This is an archive of the discontinued LLVM Phabricator instance.

[AMDGPU] GCNDPPCombine: don't shrink V_ADD_CO_U32 if carry out is used
ClosedPublic

Authored by foad on Apr 19 2021, 6:55 AM.

Details

Summary

Don't shrink VOP3 instructions if there are any uses of a carry-out
operand, because the shrunken form of the instruction would write the
carry-out to vcc instead of to a virtual register.

Diff Detail

Event Timeline

foad created this revision.Apr 19 2021, 6:55 AM
foad requested review of this revision.Apr 19 2021, 6:55 AM
Herald added a project: Restricted Project. · View Herald TranscriptApr 19 2021, 6:55 AM
dstuttard accepted this revision.EditedApr 19 2021, 8:14 AM

LGTM

You might want to wait for Valery or Stas to comment too.

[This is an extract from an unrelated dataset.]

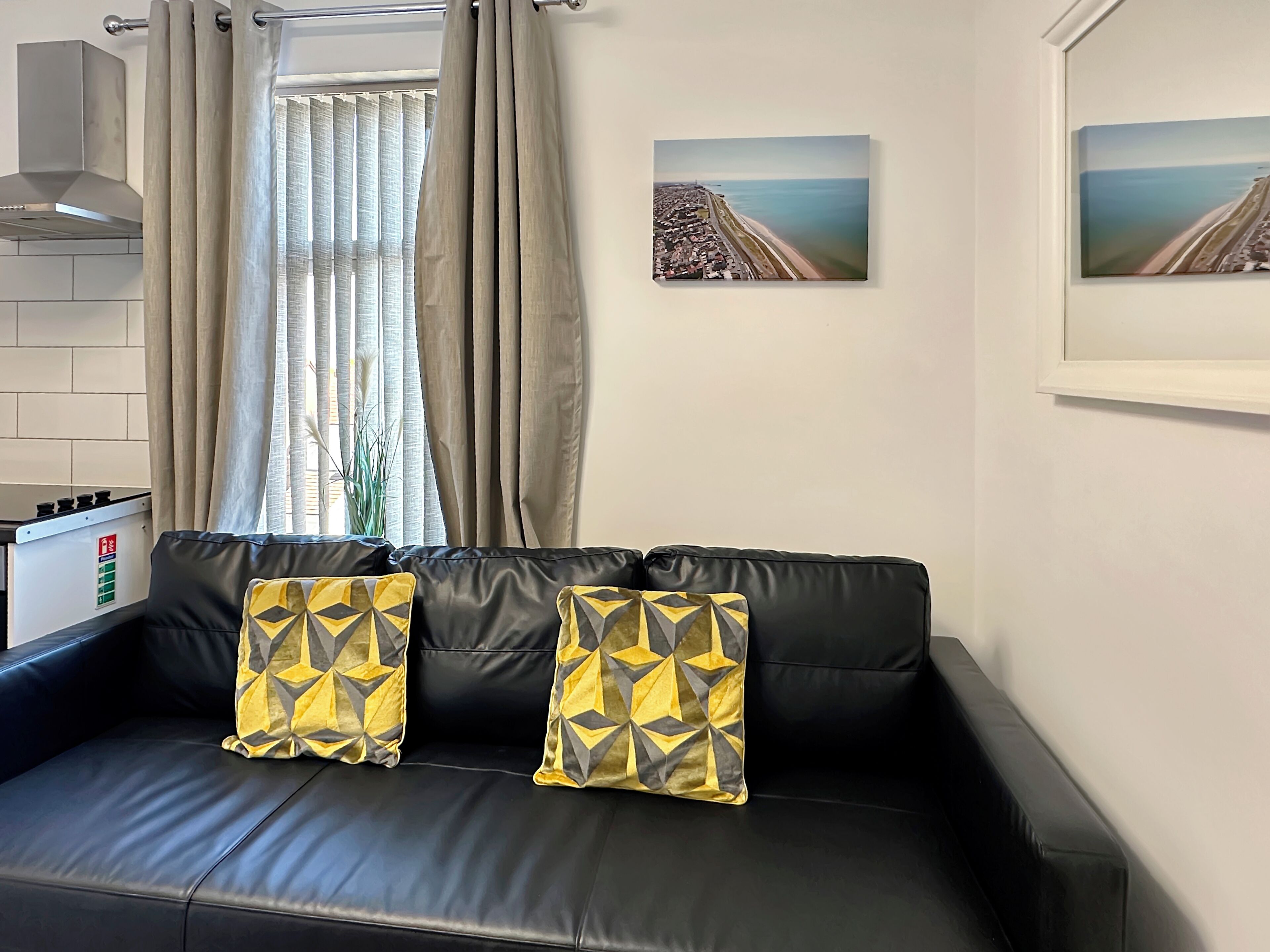 A modern living room with a black leather sofa, two patterned cushions, a window with curtains, a kitchen area, and two framed pictures on the wall.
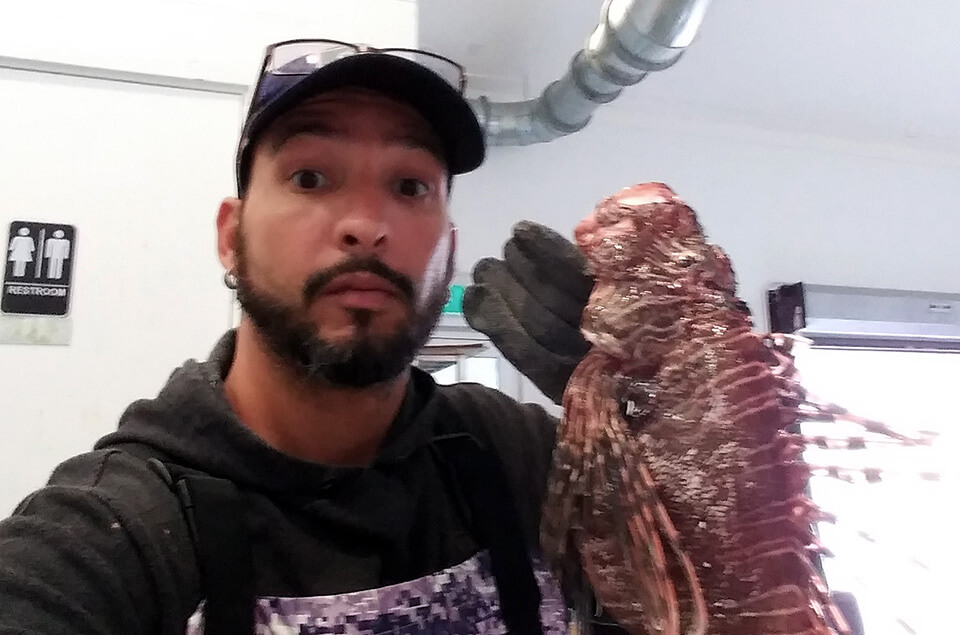 James Alicea holding a lionfish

Only minor suggestion - maybe put in a TODO (or equiv) that we could handle this scenario as well (even with the shrinking. (I think).

This revision is now accepted and ready to land.Apr 19 2021, 8:14 AM
foad added a comment.Apr 19 2021, 8:17 AM

Only minor suggestion - maybe put in a TODO (or equiv) that we could handle this scenario as well (even with the shrinking. (I think).

I'm reluctant to do that because I don't know how to handle it.

Only minor suggestion - maybe put in a TODO (or equiv) that we could handle this scenario as well (even with the shrinking. (I think).

I'm reluctant to do that because I don't know how to handle it.

Ok - that's reasonable (I don't either)

Is that a functional or performance problem if vcc is used?

foad added a comment.Apr 19 2021, 12:44 PM

Is that a functional or performance problem if vcc is used?

It's a correctness problem because when we shrink an instruction like %4:vgpr_32, %5:sreg_64_xexec = V_ADD_CO_U32_e64 %3, %1, 0, implicit $exec the def of %5 turns into an implicit def of vcc, but we don't touch the uses of %5, so they become uses with no def which fails MIR verification.